Selected text —
1150 Travelling Salesman Problem (25)

The "travelling salesman problem" asks the following question: "Given a list of cities and the distances between each pair of cities, what is the shortest possible route that visits each city and returns to the origin city?" It is an NP-hard problem in combinatorial optimization, important in operations research and theoretical computer science. (Quoted from "https://en.wikipedia.org/wiki/Travelling_salesman_problem".)

In this problem, you are supposed to find, from a given list of cycles, the one that is the closest to the solution of a travelling salesman problem.

Input Specification:

Each input file contains one test case. For each case, the first line contains 2 positive integers N (2<N≤200), the number of cities, and M, the number of edges in an undirected graph. Then M lines follow, each describes an edge in the format City1 City2 Dist, where the cities are numbered from 1 to N and the distance Dist is positive and is no more than 100. The next line gives a positive integer K which is the number of paths, followed by K lines of paths, each in the format:

n C1​ C2​ ... Cn​

where n is the number of cities in the list, and Ci​'s are the cities on a path.

Output Specification:

For each path, print in a line Path X: TotalDist (Description) where X is the index (starting from 1) of that path, TotalDist its total distance (if this distance does not exist, output NA instead), and Description is one of the following:

• TS simple cycle if it is a simple cycle that visits every city;
• TS cycle if it is a cycle that visits every city, but not a simple cycle;
• Not a TS cycle if it is NOT a cycle that visits every city.

Finally print in a line Shortest Dist(X) = TotalDist where X is the index of the cycle that is the closest to the solution of a travelling salesman problem, and TotalDist is its total distance. It is guaranteed that such a solution is unique.

Sample Input:

6 10
6 2 1
3 4 1
1 5 1
2 5 1
3 1 8
4 1 6
1 6 1
6 3 1
1 2 1
4 5 1
7
7 5 1 4 3 6 2 5
7 6 1 3 4 5 2 6
6 5 1 4 3 6 2
9 6 2 1 6 3 4 5 2 6
4 1 2 5 1
7 6 1 2 5 4 3 1
7 6 3 2 5 4 1 6

Sample Output:

Path 1: 11 (TS simple cycle)
Path 2: 13 (TS simple cycle)
Path 3: 10 (Not a TS cycle)
Path 4: 8 (TS cycle)

Data extract —
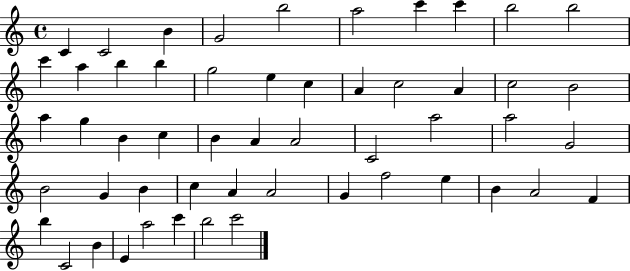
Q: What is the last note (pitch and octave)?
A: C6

Instructions for the task —
Copy everything in the programming problem above from "For each path, print" down to "visits every city.", word for word.

Exercise solution —
For each path, print in a line Path X: TotalDist (Description) where X is the index (starting from 1) of that path, TotalDist its total distance (if this distance does not exist, output NA instead), and Description is one of the following:

• TS simple cycle if it is a simple cycle that visits every city;
• TS cycle if it is a cycle that visits every city, but not a simple cycle;
• Not a TS cycle if it is NOT a cycle that visits every city.